Il n'y aurait rien eu d'étonnant à ce qu'elle ne marchât pas : les Sekotuns ne leur avaient permis de pénétrer que dans les entrepôts contenant leurs acquisitions les plus modestes, le bric-à-brac ordinaire. Non, ce qui était proprement sidérant, c'était qu'elle ne marchait jamais. Alors qu'en temps normal, une horloge en panne indique l'heure juste au moins une fois par jour, cette pendule réussissait l'exploit de se tromper vingt-quatre heures sur vingt-quatre. Elle semblait décidée à éviter l'exactitude. Peu importait combien de fois on la remettait à l'heure, peu importait la précision avec laquelle on calibrait sa réalimentation en eau, peu importait même le système solaire auquel on se référait pour la régler, elle était parfois en avance, souvent en retard, mais jamais à l'heure.

« Le décryptage des symboles gravés à l'intérieur de son casier central m'a permis de conclure qu'il s'agit sans doute possible de l'une des clepsydres sacrées produite par l'antique civilisation des Zonomiens, dont les derniers représentants se sont éteints il y a mille six cents ans », confirma maître Coleman Trebor, ponctuant sa phrase à coup de hochements enthousiastes de sa corne frontale.

« C'est donc une pièce extrêmement précieuse que le jeune Skywalker a dénichée. Les conservateurs du Musée d'Histoire galactique seront heureux de l'héberger dans leur collection. »

Ni cette nouvelle, ni l'intérêt bien connu de maître Trebor pour les vestiges singuliers du passé ne surprirent Obi-Wan. Son padawan avait l'œil pour détecter les machines exceptionnelles. Quant à Plo Koon, on le savait curieux de tout. Une pendule fuyant l'heure ne pouvait que l'intriguer.

« En étudiant son comportement sur la durée toutefois, reprit maître Koon, nous avons révisé certaines de nos présomptions. Il s'avère que cette pendule ne marque pas systématiquement la mauvaise heure. Par deux fois il nous a été possible de la remonter correctement et elle a alors signifié l'heure juste pendant une partie de la journée, avant de se décaler à nouveau. »

Obi-Wan s'efforça de mémoriser ces détails, afin de les retransmettre à Anakin, qui ne manquerait pas de le bombarder de questions dès qu'il mentionnerait cette conversation.

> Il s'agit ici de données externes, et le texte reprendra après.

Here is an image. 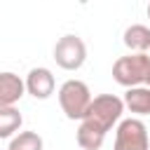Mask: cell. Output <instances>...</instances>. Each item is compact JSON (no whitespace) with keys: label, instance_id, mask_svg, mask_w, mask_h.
Returning a JSON list of instances; mask_svg holds the SVG:
<instances>
[{"label":"cell","instance_id":"6da1fadb","mask_svg":"<svg viewBox=\"0 0 150 150\" xmlns=\"http://www.w3.org/2000/svg\"><path fill=\"white\" fill-rule=\"evenodd\" d=\"M150 75V54L148 52H131L120 56L112 63V80L122 87H138L145 84Z\"/></svg>","mask_w":150,"mask_h":150},{"label":"cell","instance_id":"7a4b0ae2","mask_svg":"<svg viewBox=\"0 0 150 150\" xmlns=\"http://www.w3.org/2000/svg\"><path fill=\"white\" fill-rule=\"evenodd\" d=\"M124 112V101L115 94H101V96H91V103L84 112L82 120L96 124L98 129H103L105 134L122 120Z\"/></svg>","mask_w":150,"mask_h":150},{"label":"cell","instance_id":"3957f363","mask_svg":"<svg viewBox=\"0 0 150 150\" xmlns=\"http://www.w3.org/2000/svg\"><path fill=\"white\" fill-rule=\"evenodd\" d=\"M91 103V91L82 80H66L59 87V105L68 120H82Z\"/></svg>","mask_w":150,"mask_h":150},{"label":"cell","instance_id":"277c9868","mask_svg":"<svg viewBox=\"0 0 150 150\" xmlns=\"http://www.w3.org/2000/svg\"><path fill=\"white\" fill-rule=\"evenodd\" d=\"M112 150H150L148 127L138 117H127L117 122L115 129V148Z\"/></svg>","mask_w":150,"mask_h":150},{"label":"cell","instance_id":"5b68a950","mask_svg":"<svg viewBox=\"0 0 150 150\" xmlns=\"http://www.w3.org/2000/svg\"><path fill=\"white\" fill-rule=\"evenodd\" d=\"M54 61L63 70H77L87 61V45L80 35H63L54 45Z\"/></svg>","mask_w":150,"mask_h":150},{"label":"cell","instance_id":"8992f818","mask_svg":"<svg viewBox=\"0 0 150 150\" xmlns=\"http://www.w3.org/2000/svg\"><path fill=\"white\" fill-rule=\"evenodd\" d=\"M23 84H26V91L33 96V98H40V101H45V98H49L52 94H54V87H56V80H54V75H52V70L49 68H30V73L26 75V80H23Z\"/></svg>","mask_w":150,"mask_h":150},{"label":"cell","instance_id":"52a82bcc","mask_svg":"<svg viewBox=\"0 0 150 150\" xmlns=\"http://www.w3.org/2000/svg\"><path fill=\"white\" fill-rule=\"evenodd\" d=\"M26 94V84L16 73H0V105H16Z\"/></svg>","mask_w":150,"mask_h":150},{"label":"cell","instance_id":"ba28073f","mask_svg":"<svg viewBox=\"0 0 150 150\" xmlns=\"http://www.w3.org/2000/svg\"><path fill=\"white\" fill-rule=\"evenodd\" d=\"M124 108L134 115H150V87L138 84V87H127L124 94Z\"/></svg>","mask_w":150,"mask_h":150},{"label":"cell","instance_id":"9c48e42d","mask_svg":"<svg viewBox=\"0 0 150 150\" xmlns=\"http://www.w3.org/2000/svg\"><path fill=\"white\" fill-rule=\"evenodd\" d=\"M75 138H77V145L82 150H98L103 145V141H105V131L98 129L96 124L87 122V120H80V127H77Z\"/></svg>","mask_w":150,"mask_h":150},{"label":"cell","instance_id":"30bf717a","mask_svg":"<svg viewBox=\"0 0 150 150\" xmlns=\"http://www.w3.org/2000/svg\"><path fill=\"white\" fill-rule=\"evenodd\" d=\"M122 40L129 52H148L150 49V28L143 23H134L124 30Z\"/></svg>","mask_w":150,"mask_h":150},{"label":"cell","instance_id":"8fae6325","mask_svg":"<svg viewBox=\"0 0 150 150\" xmlns=\"http://www.w3.org/2000/svg\"><path fill=\"white\" fill-rule=\"evenodd\" d=\"M23 124L21 112L14 105H0V138H12Z\"/></svg>","mask_w":150,"mask_h":150},{"label":"cell","instance_id":"7c38bea8","mask_svg":"<svg viewBox=\"0 0 150 150\" xmlns=\"http://www.w3.org/2000/svg\"><path fill=\"white\" fill-rule=\"evenodd\" d=\"M7 150H42V138L35 131H16Z\"/></svg>","mask_w":150,"mask_h":150},{"label":"cell","instance_id":"4fadbf2b","mask_svg":"<svg viewBox=\"0 0 150 150\" xmlns=\"http://www.w3.org/2000/svg\"><path fill=\"white\" fill-rule=\"evenodd\" d=\"M148 19H150V5H148Z\"/></svg>","mask_w":150,"mask_h":150},{"label":"cell","instance_id":"5bb4252c","mask_svg":"<svg viewBox=\"0 0 150 150\" xmlns=\"http://www.w3.org/2000/svg\"><path fill=\"white\" fill-rule=\"evenodd\" d=\"M148 52H150V49H148Z\"/></svg>","mask_w":150,"mask_h":150}]
</instances>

« Ces deux succès ont été remportés un passardi en fin de matinée, compléta maître Trébor.

‒ Un passardi ? répéta Obi-Wan, qui ne s'attendait pas à une telle précision.

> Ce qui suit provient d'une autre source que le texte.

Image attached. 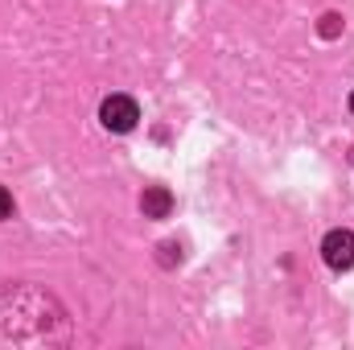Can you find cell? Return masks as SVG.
I'll list each match as a JSON object with an SVG mask.
<instances>
[{"label": "cell", "mask_w": 354, "mask_h": 350, "mask_svg": "<svg viewBox=\"0 0 354 350\" xmlns=\"http://www.w3.org/2000/svg\"><path fill=\"white\" fill-rule=\"evenodd\" d=\"M62 305L25 280L0 284V342H29V338H50V326L62 322Z\"/></svg>", "instance_id": "1"}, {"label": "cell", "mask_w": 354, "mask_h": 350, "mask_svg": "<svg viewBox=\"0 0 354 350\" xmlns=\"http://www.w3.org/2000/svg\"><path fill=\"white\" fill-rule=\"evenodd\" d=\"M99 120H103L107 132H132L136 120H140V107H136L132 95H107L99 103Z\"/></svg>", "instance_id": "2"}, {"label": "cell", "mask_w": 354, "mask_h": 350, "mask_svg": "<svg viewBox=\"0 0 354 350\" xmlns=\"http://www.w3.org/2000/svg\"><path fill=\"white\" fill-rule=\"evenodd\" d=\"M322 260L330 264L334 272H342V268H351L354 264V231H330L326 239H322Z\"/></svg>", "instance_id": "3"}, {"label": "cell", "mask_w": 354, "mask_h": 350, "mask_svg": "<svg viewBox=\"0 0 354 350\" xmlns=\"http://www.w3.org/2000/svg\"><path fill=\"white\" fill-rule=\"evenodd\" d=\"M140 210H145L149 219H165V214L174 210V194H169L165 185H149V190L140 194Z\"/></svg>", "instance_id": "4"}, {"label": "cell", "mask_w": 354, "mask_h": 350, "mask_svg": "<svg viewBox=\"0 0 354 350\" xmlns=\"http://www.w3.org/2000/svg\"><path fill=\"white\" fill-rule=\"evenodd\" d=\"M12 210H17V202H12V194L0 185V223H4V219H12Z\"/></svg>", "instance_id": "5"}, {"label": "cell", "mask_w": 354, "mask_h": 350, "mask_svg": "<svg viewBox=\"0 0 354 350\" xmlns=\"http://www.w3.org/2000/svg\"><path fill=\"white\" fill-rule=\"evenodd\" d=\"M322 33H326V37H334V33H338V17H334V12L326 17V25H322Z\"/></svg>", "instance_id": "6"}, {"label": "cell", "mask_w": 354, "mask_h": 350, "mask_svg": "<svg viewBox=\"0 0 354 350\" xmlns=\"http://www.w3.org/2000/svg\"><path fill=\"white\" fill-rule=\"evenodd\" d=\"M351 111H354V95H351Z\"/></svg>", "instance_id": "7"}]
</instances>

‒ À deux reprises, oui. Tu n'aurais pas, par hasard, le souvenir d'un événement particulier qui se serait produit ce jour-là ? Et qui fournirait une explication à ces occurrences ? »

Le ton de maître Plo Koon frétillait d'innocence.

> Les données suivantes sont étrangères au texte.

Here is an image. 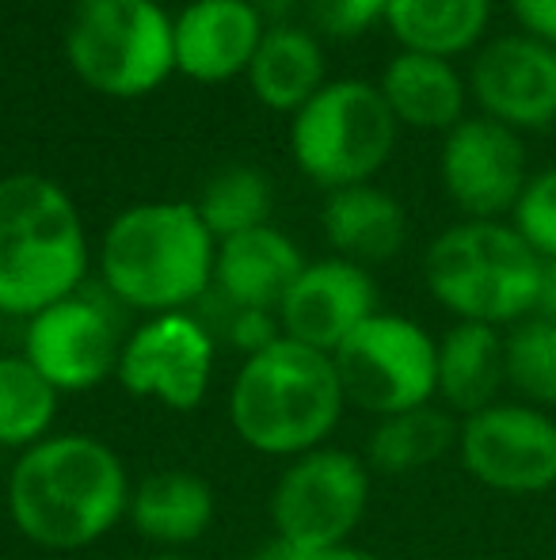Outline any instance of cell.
<instances>
[{
    "mask_svg": "<svg viewBox=\"0 0 556 560\" xmlns=\"http://www.w3.org/2000/svg\"><path fill=\"white\" fill-rule=\"evenodd\" d=\"M275 313L286 339L335 354L343 339L378 313V282L370 267L328 256L301 267Z\"/></svg>",
    "mask_w": 556,
    "mask_h": 560,
    "instance_id": "9a60e30c",
    "label": "cell"
},
{
    "mask_svg": "<svg viewBox=\"0 0 556 560\" xmlns=\"http://www.w3.org/2000/svg\"><path fill=\"white\" fill-rule=\"evenodd\" d=\"M442 191L469 222H504L511 218L522 187L530 179L527 145L514 130L484 115H469L438 149Z\"/></svg>",
    "mask_w": 556,
    "mask_h": 560,
    "instance_id": "4fadbf2b",
    "label": "cell"
},
{
    "mask_svg": "<svg viewBox=\"0 0 556 560\" xmlns=\"http://www.w3.org/2000/svg\"><path fill=\"white\" fill-rule=\"evenodd\" d=\"M301 12L312 35L358 38L378 23H386L389 0H301Z\"/></svg>",
    "mask_w": 556,
    "mask_h": 560,
    "instance_id": "f1b7e54d",
    "label": "cell"
},
{
    "mask_svg": "<svg viewBox=\"0 0 556 560\" xmlns=\"http://www.w3.org/2000/svg\"><path fill=\"white\" fill-rule=\"evenodd\" d=\"M522 35L556 46V0H507Z\"/></svg>",
    "mask_w": 556,
    "mask_h": 560,
    "instance_id": "4dcf8cb0",
    "label": "cell"
},
{
    "mask_svg": "<svg viewBox=\"0 0 556 560\" xmlns=\"http://www.w3.org/2000/svg\"><path fill=\"white\" fill-rule=\"evenodd\" d=\"M320 229L335 256L358 267L386 264L401 256V248L409 244V214L401 199L378 184L328 191L320 207Z\"/></svg>",
    "mask_w": 556,
    "mask_h": 560,
    "instance_id": "ac0fdd59",
    "label": "cell"
},
{
    "mask_svg": "<svg viewBox=\"0 0 556 560\" xmlns=\"http://www.w3.org/2000/svg\"><path fill=\"white\" fill-rule=\"evenodd\" d=\"M271 179L256 164H225L202 184L194 210L214 241H229L248 229L271 225Z\"/></svg>",
    "mask_w": 556,
    "mask_h": 560,
    "instance_id": "484cf974",
    "label": "cell"
},
{
    "mask_svg": "<svg viewBox=\"0 0 556 560\" xmlns=\"http://www.w3.org/2000/svg\"><path fill=\"white\" fill-rule=\"evenodd\" d=\"M4 320H8V317L0 313V343H4Z\"/></svg>",
    "mask_w": 556,
    "mask_h": 560,
    "instance_id": "8d00e7d4",
    "label": "cell"
},
{
    "mask_svg": "<svg viewBox=\"0 0 556 560\" xmlns=\"http://www.w3.org/2000/svg\"><path fill=\"white\" fill-rule=\"evenodd\" d=\"M171 20L156 0H73L66 20L69 69L96 96H149L176 73Z\"/></svg>",
    "mask_w": 556,
    "mask_h": 560,
    "instance_id": "8992f818",
    "label": "cell"
},
{
    "mask_svg": "<svg viewBox=\"0 0 556 560\" xmlns=\"http://www.w3.org/2000/svg\"><path fill=\"white\" fill-rule=\"evenodd\" d=\"M61 393L20 354L0 351V450H31L54 435Z\"/></svg>",
    "mask_w": 556,
    "mask_h": 560,
    "instance_id": "d4e9b609",
    "label": "cell"
},
{
    "mask_svg": "<svg viewBox=\"0 0 556 560\" xmlns=\"http://www.w3.org/2000/svg\"><path fill=\"white\" fill-rule=\"evenodd\" d=\"M122 332L104 298L76 290L27 317L23 359L58 393H84L119 370Z\"/></svg>",
    "mask_w": 556,
    "mask_h": 560,
    "instance_id": "7c38bea8",
    "label": "cell"
},
{
    "mask_svg": "<svg viewBox=\"0 0 556 560\" xmlns=\"http://www.w3.org/2000/svg\"><path fill=\"white\" fill-rule=\"evenodd\" d=\"M461 469L499 495L556 488V420L522 400H496L458 423Z\"/></svg>",
    "mask_w": 556,
    "mask_h": 560,
    "instance_id": "30bf717a",
    "label": "cell"
},
{
    "mask_svg": "<svg viewBox=\"0 0 556 560\" xmlns=\"http://www.w3.org/2000/svg\"><path fill=\"white\" fill-rule=\"evenodd\" d=\"M534 317L553 320V325H556V264H545L542 290H537V305H534Z\"/></svg>",
    "mask_w": 556,
    "mask_h": 560,
    "instance_id": "836d02e7",
    "label": "cell"
},
{
    "mask_svg": "<svg viewBox=\"0 0 556 560\" xmlns=\"http://www.w3.org/2000/svg\"><path fill=\"white\" fill-rule=\"evenodd\" d=\"M84 275L88 233L66 187L38 172L0 179V313L35 317L84 290Z\"/></svg>",
    "mask_w": 556,
    "mask_h": 560,
    "instance_id": "277c9868",
    "label": "cell"
},
{
    "mask_svg": "<svg viewBox=\"0 0 556 560\" xmlns=\"http://www.w3.org/2000/svg\"><path fill=\"white\" fill-rule=\"evenodd\" d=\"M370 508V465L340 446H317L286 462L271 488V526L279 538L324 553L347 546Z\"/></svg>",
    "mask_w": 556,
    "mask_h": 560,
    "instance_id": "9c48e42d",
    "label": "cell"
},
{
    "mask_svg": "<svg viewBox=\"0 0 556 560\" xmlns=\"http://www.w3.org/2000/svg\"><path fill=\"white\" fill-rule=\"evenodd\" d=\"M347 405L393 416L438 397V339L401 313H374L332 354Z\"/></svg>",
    "mask_w": 556,
    "mask_h": 560,
    "instance_id": "ba28073f",
    "label": "cell"
},
{
    "mask_svg": "<svg viewBox=\"0 0 556 560\" xmlns=\"http://www.w3.org/2000/svg\"><path fill=\"white\" fill-rule=\"evenodd\" d=\"M130 472L104 439L66 431L15 454L8 518L38 549L76 553L96 546L130 511Z\"/></svg>",
    "mask_w": 556,
    "mask_h": 560,
    "instance_id": "6da1fadb",
    "label": "cell"
},
{
    "mask_svg": "<svg viewBox=\"0 0 556 560\" xmlns=\"http://www.w3.org/2000/svg\"><path fill=\"white\" fill-rule=\"evenodd\" d=\"M507 389L514 400L553 412L556 408V325L527 317L504 332Z\"/></svg>",
    "mask_w": 556,
    "mask_h": 560,
    "instance_id": "4316f807",
    "label": "cell"
},
{
    "mask_svg": "<svg viewBox=\"0 0 556 560\" xmlns=\"http://www.w3.org/2000/svg\"><path fill=\"white\" fill-rule=\"evenodd\" d=\"M145 560H191V557H184V553H156V557H145Z\"/></svg>",
    "mask_w": 556,
    "mask_h": 560,
    "instance_id": "d590c367",
    "label": "cell"
},
{
    "mask_svg": "<svg viewBox=\"0 0 556 560\" xmlns=\"http://www.w3.org/2000/svg\"><path fill=\"white\" fill-rule=\"evenodd\" d=\"M305 259L282 229L260 225L217 241L214 290L233 310H279L286 290L301 275Z\"/></svg>",
    "mask_w": 556,
    "mask_h": 560,
    "instance_id": "e0dca14e",
    "label": "cell"
},
{
    "mask_svg": "<svg viewBox=\"0 0 556 560\" xmlns=\"http://www.w3.org/2000/svg\"><path fill=\"white\" fill-rule=\"evenodd\" d=\"M229 310V317H225V339H229L237 351L256 354L263 351V347H271L275 339L282 336V325H279V313L271 310H233V305H225Z\"/></svg>",
    "mask_w": 556,
    "mask_h": 560,
    "instance_id": "f546056e",
    "label": "cell"
},
{
    "mask_svg": "<svg viewBox=\"0 0 556 560\" xmlns=\"http://www.w3.org/2000/svg\"><path fill=\"white\" fill-rule=\"evenodd\" d=\"M225 408L248 450L294 462L309 450L328 446L347 397L332 354L279 336L271 347L240 362Z\"/></svg>",
    "mask_w": 556,
    "mask_h": 560,
    "instance_id": "3957f363",
    "label": "cell"
},
{
    "mask_svg": "<svg viewBox=\"0 0 556 560\" xmlns=\"http://www.w3.org/2000/svg\"><path fill=\"white\" fill-rule=\"evenodd\" d=\"M458 416L446 412L438 400L409 408V412L381 416L366 443V465L370 472H386V477H409V472L430 469L458 450Z\"/></svg>",
    "mask_w": 556,
    "mask_h": 560,
    "instance_id": "cb8c5ba5",
    "label": "cell"
},
{
    "mask_svg": "<svg viewBox=\"0 0 556 560\" xmlns=\"http://www.w3.org/2000/svg\"><path fill=\"white\" fill-rule=\"evenodd\" d=\"M268 23L248 0H191L171 20L176 73L199 84H225L248 73Z\"/></svg>",
    "mask_w": 556,
    "mask_h": 560,
    "instance_id": "2e32d148",
    "label": "cell"
},
{
    "mask_svg": "<svg viewBox=\"0 0 556 560\" xmlns=\"http://www.w3.org/2000/svg\"><path fill=\"white\" fill-rule=\"evenodd\" d=\"M248 4L260 12V20L268 27H282V23H294V12L301 8V0H248Z\"/></svg>",
    "mask_w": 556,
    "mask_h": 560,
    "instance_id": "1f68e13d",
    "label": "cell"
},
{
    "mask_svg": "<svg viewBox=\"0 0 556 560\" xmlns=\"http://www.w3.org/2000/svg\"><path fill=\"white\" fill-rule=\"evenodd\" d=\"M217 515V495L199 472L161 469L138 480L130 492V526L138 538L161 546V553H179L206 538Z\"/></svg>",
    "mask_w": 556,
    "mask_h": 560,
    "instance_id": "d6986e66",
    "label": "cell"
},
{
    "mask_svg": "<svg viewBox=\"0 0 556 560\" xmlns=\"http://www.w3.org/2000/svg\"><path fill=\"white\" fill-rule=\"evenodd\" d=\"M511 225L545 264H556V164L530 172L527 187L511 210Z\"/></svg>",
    "mask_w": 556,
    "mask_h": 560,
    "instance_id": "83f0119b",
    "label": "cell"
},
{
    "mask_svg": "<svg viewBox=\"0 0 556 560\" xmlns=\"http://www.w3.org/2000/svg\"><path fill=\"white\" fill-rule=\"evenodd\" d=\"M214 328L191 310L156 313L122 339L119 385L130 397L156 400L171 412H194L214 382Z\"/></svg>",
    "mask_w": 556,
    "mask_h": 560,
    "instance_id": "8fae6325",
    "label": "cell"
},
{
    "mask_svg": "<svg viewBox=\"0 0 556 560\" xmlns=\"http://www.w3.org/2000/svg\"><path fill=\"white\" fill-rule=\"evenodd\" d=\"M492 23V0H389L386 27L401 50L430 58H461L484 46Z\"/></svg>",
    "mask_w": 556,
    "mask_h": 560,
    "instance_id": "603a6c76",
    "label": "cell"
},
{
    "mask_svg": "<svg viewBox=\"0 0 556 560\" xmlns=\"http://www.w3.org/2000/svg\"><path fill=\"white\" fill-rule=\"evenodd\" d=\"M545 259L511 222H458L435 236L423 256L427 290L453 320L511 328L534 317Z\"/></svg>",
    "mask_w": 556,
    "mask_h": 560,
    "instance_id": "5b68a950",
    "label": "cell"
},
{
    "mask_svg": "<svg viewBox=\"0 0 556 560\" xmlns=\"http://www.w3.org/2000/svg\"><path fill=\"white\" fill-rule=\"evenodd\" d=\"M252 560H312L309 549H301V546H294V541H286V538H271V541H263L260 549H256V557Z\"/></svg>",
    "mask_w": 556,
    "mask_h": 560,
    "instance_id": "d6a6232c",
    "label": "cell"
},
{
    "mask_svg": "<svg viewBox=\"0 0 556 560\" xmlns=\"http://www.w3.org/2000/svg\"><path fill=\"white\" fill-rule=\"evenodd\" d=\"M401 122L378 84L328 81L297 115H289V156L324 191L374 184L397 149Z\"/></svg>",
    "mask_w": 556,
    "mask_h": 560,
    "instance_id": "52a82bcc",
    "label": "cell"
},
{
    "mask_svg": "<svg viewBox=\"0 0 556 560\" xmlns=\"http://www.w3.org/2000/svg\"><path fill=\"white\" fill-rule=\"evenodd\" d=\"M217 241L194 202L127 207L99 241V279L111 302L156 313H184L214 290Z\"/></svg>",
    "mask_w": 556,
    "mask_h": 560,
    "instance_id": "7a4b0ae2",
    "label": "cell"
},
{
    "mask_svg": "<svg viewBox=\"0 0 556 560\" xmlns=\"http://www.w3.org/2000/svg\"><path fill=\"white\" fill-rule=\"evenodd\" d=\"M312 560H386L374 549H363V546H335V549H324V553H312Z\"/></svg>",
    "mask_w": 556,
    "mask_h": 560,
    "instance_id": "e575fe53",
    "label": "cell"
},
{
    "mask_svg": "<svg viewBox=\"0 0 556 560\" xmlns=\"http://www.w3.org/2000/svg\"><path fill=\"white\" fill-rule=\"evenodd\" d=\"M507 359L504 328L453 320V328L438 339V405L458 420L504 400Z\"/></svg>",
    "mask_w": 556,
    "mask_h": 560,
    "instance_id": "44dd1931",
    "label": "cell"
},
{
    "mask_svg": "<svg viewBox=\"0 0 556 560\" xmlns=\"http://www.w3.org/2000/svg\"><path fill=\"white\" fill-rule=\"evenodd\" d=\"M378 92L386 96L397 122L412 126V130L450 133L453 126L469 118V81L446 58L412 50L393 54L389 66L381 69Z\"/></svg>",
    "mask_w": 556,
    "mask_h": 560,
    "instance_id": "ffe728a7",
    "label": "cell"
},
{
    "mask_svg": "<svg viewBox=\"0 0 556 560\" xmlns=\"http://www.w3.org/2000/svg\"><path fill=\"white\" fill-rule=\"evenodd\" d=\"M245 77L252 96L268 112L297 115L328 84L324 46L301 23L268 27Z\"/></svg>",
    "mask_w": 556,
    "mask_h": 560,
    "instance_id": "7402d4cb",
    "label": "cell"
},
{
    "mask_svg": "<svg viewBox=\"0 0 556 560\" xmlns=\"http://www.w3.org/2000/svg\"><path fill=\"white\" fill-rule=\"evenodd\" d=\"M469 100L507 130H545L556 122V46L522 31L499 35L473 54Z\"/></svg>",
    "mask_w": 556,
    "mask_h": 560,
    "instance_id": "5bb4252c",
    "label": "cell"
}]
</instances>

Oh la crapule. Passardi dernier, il avait traîné Anakin chez l'un des couturiers de l'Ordre pour rallonger ses tuniques, devenues trop petites. Et la semaine d'avant, son apprenti avait été gracieusement convoqué par le Chancelier suprême en personne, qui semblait s'être pris d'affection pour le garçon. C'étaient, ces derniers temps, les deux seules matinées où Anakin n'avait pas disposé d'un instant de libre.

Obi-Wan redressa la tête.

« Je ne suis pas tout à fait certain, maîtres. Mais je vais mener mon enquête et interroger mon padawan : peut-être saura-t-il me rafraichir la mémoire. »

Ou bien je me chargerai de rafraichir la sienne… Et de lui apprendre, à l'occasion, ce qu'il en coûte de troller son maître et tout le Conseil.

Tandis qu'il sortait de la salle, Obi-Wan s'avoua à lui-même qu'il était légèrement impressionné. Concevoir un programme qui imitât l'aléatoire sur le long terme, tout en prohibant certaines valeurs, et l'intégrer à des engrenages antiques – plus dissimuler cette intention à son maître – n'était pas chose facile. (Mais dans le but de préserver sa dignité et le respect dont il jouissait dans l'esprit de son apprenti, il se garderait bien, en le réprimandant, de laisser filtrer cette admiration.)